Putting the packaging aside, what are we left with? The twelve songs on Runt. The Ballad of Todd Rundgren, each of which is a little masterclass in whichever genre it lives. Opening with the clanging clavinet that was an early Rundgren trademark, we get “Long Flowing Robe”, a beautiful piece of ’70s pop that can’t wait to get to the chorus. Love at first sight is hardly a new topic in the pantheon of pop, but rarely—if ever—has it been addressed in such a thrillingly simple and melodic way. An effortless vocal line and a lightness of touch by the band combine to make a smash hit that never was. Track two, however, is a different story: it’s the first of those ballads. To avoid any confusion, it’s called “The Ballad (Denny and Jean)”. There’s no ambiguity there; it’s the tune in which Rundgren hops from rockin’ Carole King to limpid Laura Nyro. We really should have been expecting it, but playing the ballad card so early on an album can wrong-foot even the hippest listener. It’s simultaneously lush, understated, and beautiful. How can that happen?

“Bleeding” is the first of three rockers on the record. Feeding his guitar through a Leslie speaker (the guitar production trick du jour), Rundgren urges a friend to “man up” after a recent trauma. His advice matches the aggressive tone of the track: “Nobody cries / When they know nobody died”. We’re back to heartbreak territory with track four, “Wailing Wall”, a standout piece on a standout album. The lyrics are almost comically maudlin: “Kneeling down for sadness sake / Crying just as though their hearts would break”. Yet, with Rundgren’s Philadelphia soul vocal delivery, a sparse piano arrangement, and his multitracked backing vocals, it’s incredibly moving. It’s simple and direct, and Rundgren never overplays his hand. A quiet classic.

The country-tinged “The Range War” was part of Rundgren’s live repertoire for many years, and it subsequently appears on his 1978 double live album, Back to the Bars. This is mostly due to its crowd-pleasing qualities, as it pales slightly in such esteemed company on the 1971 album. It’s a good song diminished by its proximity to excellent songs.

The remaining two “rock” songs—“Chain Letter” and “Parole”—are neat and fat-free. The latter boogies along in fine early seventies style, while the former gradually uncurls from a simply strummed acoustic guitar introduction into a pocket-sized epic. The lyric is funny and self-deprecating—two qualities that tended to be absent from an overly earnest period of popular music history. A mass choir of multitracked Rundgrens provides a lovely backdrop for him to whip out one of the records few guitar solos over until everything just stops. Why cover bands all over the world aren’t hammering this to death every night, is a mystery to me.

“Be Nice to Me” is another should-have-been-a-hit composition. A piano-led plea for a little affection, it once again manages to avoid being mawkish (by mere inches).
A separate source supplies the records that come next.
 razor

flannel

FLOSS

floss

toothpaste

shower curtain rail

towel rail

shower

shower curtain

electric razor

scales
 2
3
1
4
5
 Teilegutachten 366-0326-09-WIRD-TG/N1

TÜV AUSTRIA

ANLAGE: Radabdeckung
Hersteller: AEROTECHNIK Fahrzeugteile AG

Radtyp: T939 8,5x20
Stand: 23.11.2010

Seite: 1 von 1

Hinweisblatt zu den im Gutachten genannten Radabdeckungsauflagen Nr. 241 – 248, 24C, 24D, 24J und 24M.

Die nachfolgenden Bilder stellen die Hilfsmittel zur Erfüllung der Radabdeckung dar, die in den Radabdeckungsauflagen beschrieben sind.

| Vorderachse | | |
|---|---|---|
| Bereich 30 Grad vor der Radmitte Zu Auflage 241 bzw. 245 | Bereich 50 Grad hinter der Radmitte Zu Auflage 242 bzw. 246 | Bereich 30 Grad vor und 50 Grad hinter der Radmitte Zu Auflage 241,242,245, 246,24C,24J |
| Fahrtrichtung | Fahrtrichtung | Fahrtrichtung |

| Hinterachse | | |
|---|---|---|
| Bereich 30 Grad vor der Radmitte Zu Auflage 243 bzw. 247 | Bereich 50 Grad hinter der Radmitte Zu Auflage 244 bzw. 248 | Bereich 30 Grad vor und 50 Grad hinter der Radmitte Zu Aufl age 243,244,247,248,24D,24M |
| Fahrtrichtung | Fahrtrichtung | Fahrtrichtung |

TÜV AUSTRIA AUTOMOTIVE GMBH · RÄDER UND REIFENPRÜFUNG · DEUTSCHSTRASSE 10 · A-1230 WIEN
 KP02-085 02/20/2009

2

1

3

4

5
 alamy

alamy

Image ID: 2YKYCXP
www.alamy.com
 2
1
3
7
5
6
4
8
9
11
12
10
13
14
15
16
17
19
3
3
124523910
Rundgren seems to be in a bad way and craves tenderness, no matter how insincere: “Would it be so wrong / If you played along /And please just be / Nice to me”. In 2012, Rumer recorded a reverential cover of it for her Boys Don’t Cry LP, earning some much-delayed kudos for one of Rundgren’s finest pop compositions.

Less than a year after the commercial misstep of Runt. The Ballad of Todd Rundgren, 1972’s Something/Anything (a sprawling double album that features Rundgren playing every instrument on three of its four sides) redressed the balance. Buoyed by the US top twenty hits “I Saw the Light” and “Hello it’s Me” (originally recorded by The Nazz), Rundgren was now a Big Deal. Experimentation with psychedelics inspired A Wizard, A True Star, his 1973 masterpiece, which crammed an hours’ worth of music onto a single disc and blew, expanded, or befuddled the minds of everyone who has ever heard it. From then on, we’ve had prog-rock, experimental music, an album of note-for-note cover versions, and a brief return to the 1971 model with 1978’s Hermit of Mink Hollow. He was even in The Cars for a while. Oh yeah, and who could forget the fact that he was the only man brave enough to tackle Meat Loaf’s 1977 debut, Bat Out of Hell? That turned out OK for him in the end, didn’t it?

Rundgren has made a lot of music since 1971, but there’s something about the openness and purity of Runt. The Ballad of Todd Rundgren that sets it apart from the rest of his canon. It’s a diamond in a string of pearls.